How Learning Rate Decay Wastes Your Best Data in Curriculum-Based LLM Pretraining
Kairong Luo, Zhenbo Sun, Haodong Wen, Xinyu Shi, Jiarui Cui, Chenyi Dang, Kaifeng Lyu, Wenguang Chen
TL;DR
This work reveals a fundamental tension between ascending data curricula and decaying learning rate schedules in large-language-model pretraining. By systematically analyzing the interaction, the authors show that curriculum gains collapse under standard LR decay, especially when high-quality data appears late in training. They propose two pragmatic remedies—moderate LR decay and model averaging—and unify them into Curriculum Model Averaging (CMA), which, together with data curricula, yields robust improvements (up to 1.64% average accuracy) at 1.5B parameter scale trained on 30B tokens.
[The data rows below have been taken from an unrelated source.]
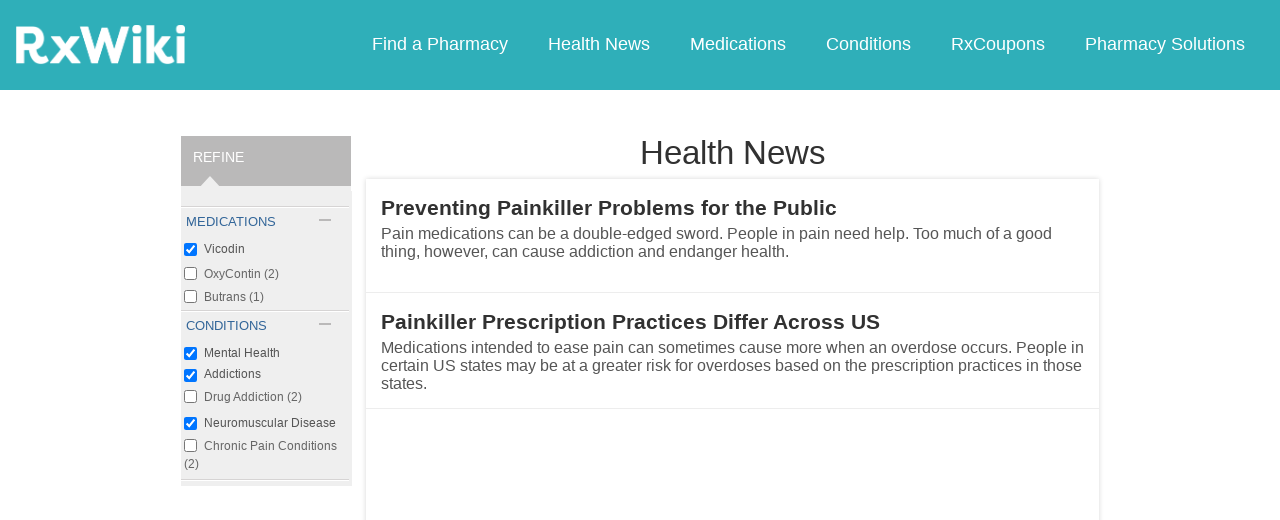

--- FILE ---
content_type: text/html; charset=utf-8
request_url: https://www.google.com/recaptcha/api2/aframe
body_size: 267
content:
<!DOCTYPE HTML><html><head><meta http-equiv="content-type" content="text/html; charset=UTF-8"></head><body><script nonce="lpRCqIahDl82yIMh9UDquQ">/** Anti-fraud and anti-abuse applications only. See google.com/recaptcha */ try{var clients={'sodar':'https://pagead2.googlesyndication.com/pagead/sodar?'};window.addEventListener("message",function(a){try{if(a.source===window.parent){var b=JSON.parse(a.data);var c=clients[b['id']];if(c){var d=document.createElement('img');d.src=c+b['params']+'&rc='+(localStorage.getItem("rc::a")?sessionStorage.getItem("rc::b"):"");window.document.body.appendChild(d);sessionStorage.setItem("rc::e",parseInt(sessionStorage.getItem("rc::e")||0)+1);localStorage.setItem("rc::h",'1768978722540');}}}catch(b){}});window.parent.postMessage("_grecaptcha_ready", "*");}catch(b){}</script></body></html>

--- FILE ---
content_type: text/javascript; charset=utf-8
request_url: https://app.link/_r?sdk=web2.86.5&branch_key=key_live_ofAKvbd28YCAHL8U4QHP5amkqrmuEgq6&callback=branch_callback__0
body_size: 71
content:
/**/ typeof branch_callback__0 === 'function' && branch_callback__0("1542415428833016661");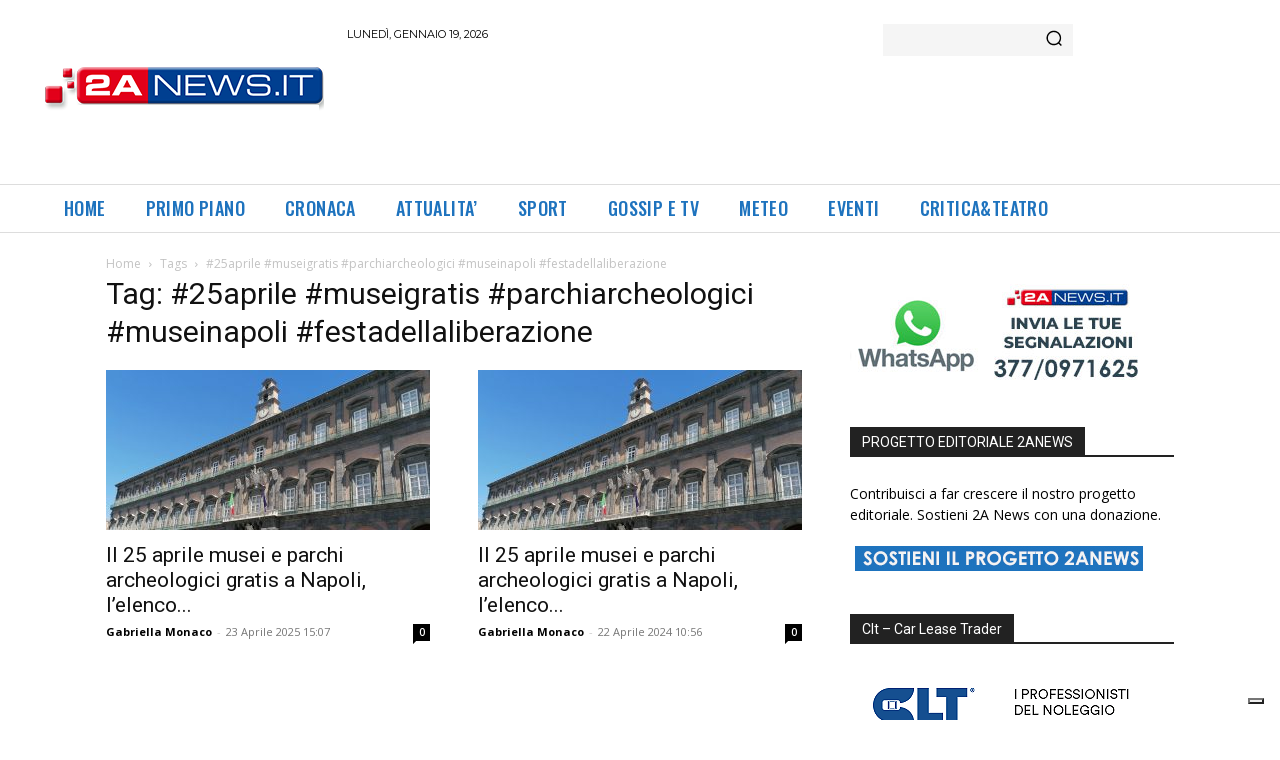

--- FILE ---
content_type: text/html; charset=utf-8
request_url: https://www.google.com/recaptcha/api2/aframe
body_size: 266
content:
<!DOCTYPE HTML><html><head><meta http-equiv="content-type" content="text/html; charset=UTF-8"></head><body><script nonce="TNHaPh9fWYqrvsdbDT8RgQ">/** Anti-fraud and anti-abuse applications only. See google.com/recaptcha */ try{var clients={'sodar':'https://pagead2.googlesyndication.com/pagead/sodar?'};window.addEventListener("message",function(a){try{if(a.source===window.parent){var b=JSON.parse(a.data);var c=clients[b['id']];if(c){var d=document.createElement('img');d.src=c+b['params']+'&rc='+(localStorage.getItem("rc::a")?sessionStorage.getItem("rc::b"):"");window.document.body.appendChild(d);sessionStorage.setItem("rc::e",parseInt(sessionStorage.getItem("rc::e")||0)+1);localStorage.setItem("rc::h",'1768779033010');}}}catch(b){}});window.parent.postMessage("_grecaptcha_ready", "*");}catch(b){}</script></body></html>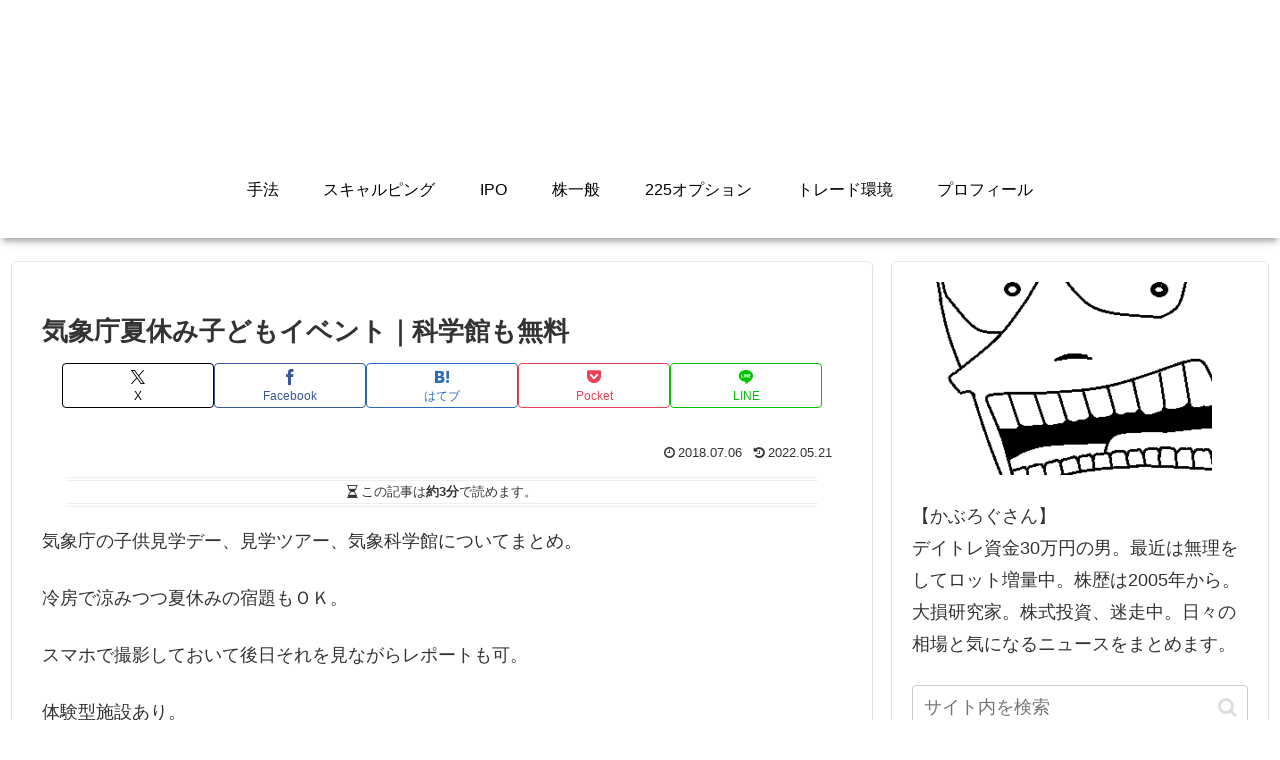

--- FILE ---
content_type: text/html; charset=utf-8
request_url: https://www.google.com/recaptcha/api2/aframe
body_size: 257
content:
<!DOCTYPE HTML><html><head><meta http-equiv="content-type" content="text/html; charset=UTF-8"></head><body><script nonce="badAv39R6iprR0NXLM1s4Q">/** Anti-fraud and anti-abuse applications only. See google.com/recaptcha */ try{var clients={'sodar':'https://pagead2.googlesyndication.com/pagead/sodar?'};window.addEventListener("message",function(a){try{if(a.source===window.parent){var b=JSON.parse(a.data);var c=clients[b['id']];if(c){var d=document.createElement('img');d.src=c+b['params']+'&rc='+(localStorage.getItem("rc::a")?sessionStorage.getItem("rc::b"):"");window.document.body.appendChild(d);sessionStorage.setItem("rc::e",parseInt(sessionStorage.getItem("rc::e")||0)+1);localStorage.setItem("rc::h",'1768674797216');}}}catch(b){}});window.parent.postMessage("_grecaptcha_ready", "*");}catch(b){}</script></body></html>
The paper also introduces Curriculum with LR Decay and Model Averaging (CDMA) as a further optimization, supported by a simple theoretical model and extensive ablations across metrics, datasets, and mid-training scenarios. Overall, the results advocate co-designing data curricula with training dynamics to enhance pretraining efficiency and performance.
Abstract
Due to the scarcity of high-quality data, large language models (LLMs) are often trained on mixtures of data with varying quality levels, even after sophisticated data curation. A natural approach to better leverage high-quality data is curriculum-based pretraining, where the model is trained on data sorted in ascending order of quality as determined by a quality metric. However, prior studies have reported limited improvements from such curriculum-based pretraining strategies. This work identifies a critical factor constraining these methods: the incompatibility between the ascending data quality order and the decaying learning rate (LR) schedule. We find that while curriculum-based training substantially outperforms random shuffling when using a constant LR, its advantage diminishes under standard LR decay schedules. Our experiments show this incompatibility can be mitigated by two simple strategies: (1) employing a more moderate LR decay schedule, where the final LR is only moderately smaller than the peak LR, and (2) replacing LR decay with model averaging, i.e., computing a weighted average of the final few checkpoints. By combining these strategies, we improve the average score on a suite of standard benchmarks by 1.64% over random shuffling, without additional data refinement. Validated on 1.5B-parameter models trained over 30B tokens with various data-quality metrics, our findings call for a re-evaluation of curriculum-based LLM pretraining and underscore the potential of co-designing data curricula with optimization methods.